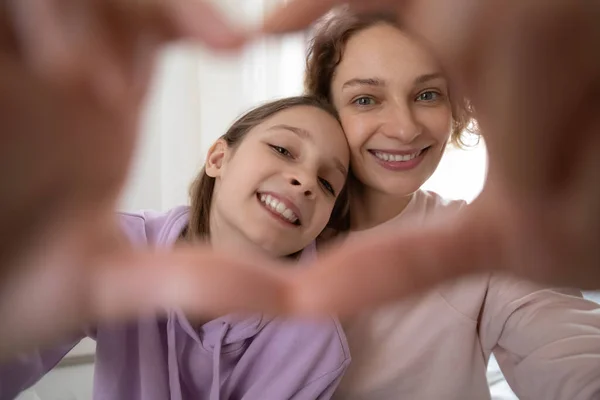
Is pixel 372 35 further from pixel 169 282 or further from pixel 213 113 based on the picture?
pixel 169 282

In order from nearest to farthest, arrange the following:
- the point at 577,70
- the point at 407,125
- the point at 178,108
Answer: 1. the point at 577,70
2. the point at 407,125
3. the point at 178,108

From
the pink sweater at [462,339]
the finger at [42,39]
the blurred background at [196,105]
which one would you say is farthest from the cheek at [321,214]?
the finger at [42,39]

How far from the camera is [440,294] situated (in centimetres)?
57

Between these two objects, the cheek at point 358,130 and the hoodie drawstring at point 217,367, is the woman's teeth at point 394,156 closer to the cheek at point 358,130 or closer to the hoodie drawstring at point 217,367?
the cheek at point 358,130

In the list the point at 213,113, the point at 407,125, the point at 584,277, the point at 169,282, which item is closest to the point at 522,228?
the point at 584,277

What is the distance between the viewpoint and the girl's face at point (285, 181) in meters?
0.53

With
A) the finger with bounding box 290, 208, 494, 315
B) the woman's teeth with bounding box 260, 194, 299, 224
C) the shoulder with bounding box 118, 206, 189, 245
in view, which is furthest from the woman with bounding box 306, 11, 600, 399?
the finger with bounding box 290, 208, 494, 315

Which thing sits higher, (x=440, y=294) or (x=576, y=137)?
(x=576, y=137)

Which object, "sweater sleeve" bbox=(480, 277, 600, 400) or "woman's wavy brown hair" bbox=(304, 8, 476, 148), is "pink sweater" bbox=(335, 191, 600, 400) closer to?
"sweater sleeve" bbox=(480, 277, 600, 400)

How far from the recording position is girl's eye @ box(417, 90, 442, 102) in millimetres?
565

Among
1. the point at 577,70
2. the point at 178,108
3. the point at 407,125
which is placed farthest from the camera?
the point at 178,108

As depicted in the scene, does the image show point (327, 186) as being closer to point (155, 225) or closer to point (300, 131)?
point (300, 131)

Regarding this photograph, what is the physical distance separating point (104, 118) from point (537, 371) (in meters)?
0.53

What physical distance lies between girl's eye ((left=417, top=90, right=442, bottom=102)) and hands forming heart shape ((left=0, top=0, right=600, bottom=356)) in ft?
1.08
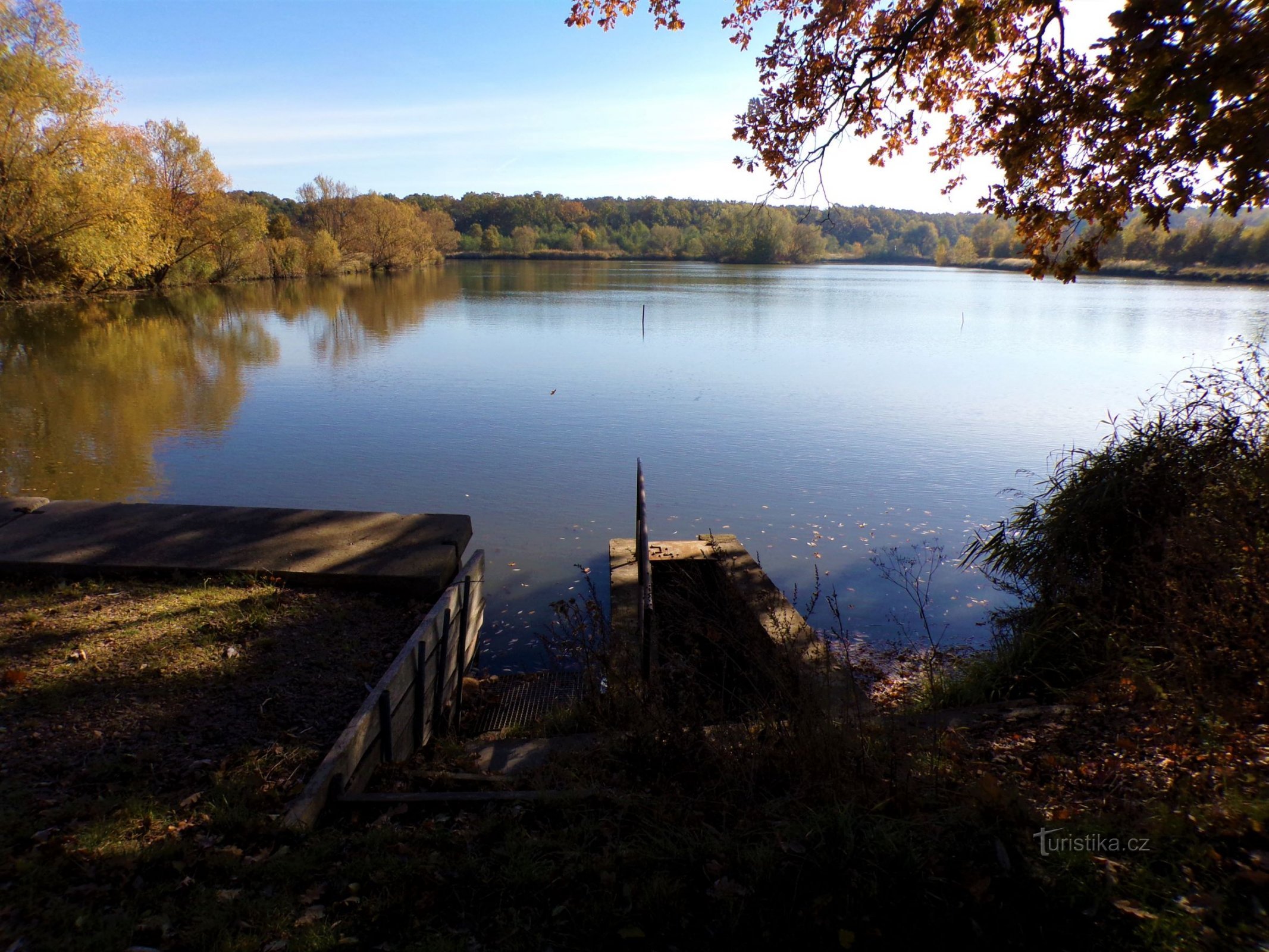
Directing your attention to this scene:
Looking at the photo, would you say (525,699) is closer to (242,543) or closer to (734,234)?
────────
[Task to complete] Put every line of the records above into a Markdown table with the columns Row and Text, numbering the rows and skipping blank lines. Do not include the pictures.

[Response to the task]
| Row | Text |
|---|---|
| 1 | Is pixel 372 35 further from pixel 169 282 or further from pixel 213 113 based on the picture? |
| 2 | pixel 169 282 |
| 3 | In order from nearest to farthest, arrange the following: |
| 4 | - the point at 577,70 |
| 5 | - the point at 407,125 |
| 6 | - the point at 178,108 |
| 7 | Answer: 1. the point at 577,70 |
| 8 | 2. the point at 407,125 |
| 9 | 3. the point at 178,108 |
| 10 | From |
| 11 | the pink sweater at [462,339] |
| 12 | the finger at [42,39] |
| 13 | the blurred background at [196,105] |
| 14 | which one would you say is farthest from the cheek at [321,214]? |
| 15 | the finger at [42,39] |
| 16 | How far from the camera is [440,294] situated (in centimetres)? |
| 17 | 57 |
| 18 | Between these two objects, the cheek at point 358,130 and the hoodie drawstring at point 217,367, is the woman's teeth at point 394,156 closer to the cheek at point 358,130 or closer to the hoodie drawstring at point 217,367? |
| 19 | the cheek at point 358,130 |
| 20 | In the list the point at 213,113, the point at 407,125, the point at 584,277, the point at 169,282, which item is closest to the point at 522,228? |
| 21 | the point at 584,277 |
| 22 | What is the distance between the viewpoint and the girl's face at point (285, 181) in meters? |
| 23 | 0.53 |
| 24 | With |
| 25 | A) the finger with bounding box 290, 208, 494, 315 |
| 26 | B) the woman's teeth with bounding box 260, 194, 299, 224 |
| 27 | C) the shoulder with bounding box 118, 206, 189, 245 |
| 28 | in view, which is furthest from the woman with bounding box 306, 11, 600, 399? |
| 29 | the finger with bounding box 290, 208, 494, 315 |
| 30 | Which thing sits higher, (x=440, y=294) or (x=576, y=137)? |
| 31 | (x=576, y=137) |
| 32 | Which object, "sweater sleeve" bbox=(480, 277, 600, 400) or "woman's wavy brown hair" bbox=(304, 8, 476, 148), is "pink sweater" bbox=(335, 191, 600, 400) closer to? |
| 33 | "sweater sleeve" bbox=(480, 277, 600, 400) |
| 34 | How far from the recording position is girl's eye @ box(417, 90, 442, 102) in millimetres? |
| 35 | 565 |
| 36 | Among |
| 37 | 1. the point at 577,70 |
| 38 | 2. the point at 178,108 |
| 39 | 3. the point at 407,125 |
| 40 | which is placed farthest from the camera? |
| 41 | the point at 178,108 |
| 42 | As depicted in the scene, does the image show point (327, 186) as being closer to point (155, 225) or closer to point (300, 131)? |
| 43 | point (300, 131) |
| 44 | Regarding this photograph, what is the physical distance separating point (104, 118) from point (537, 371) (in meters)? |
| 45 | 0.53 |
| 46 | What physical distance lies between girl's eye ((left=417, top=90, right=442, bottom=102)) and hands forming heart shape ((left=0, top=0, right=600, bottom=356)) in ft? |
| 47 | 1.08 |
| 48 | Directing your attention to this scene: |
| 49 | Looking at the photo, would you say (525,699) is closer to (242,543) or closer to (734,234)? |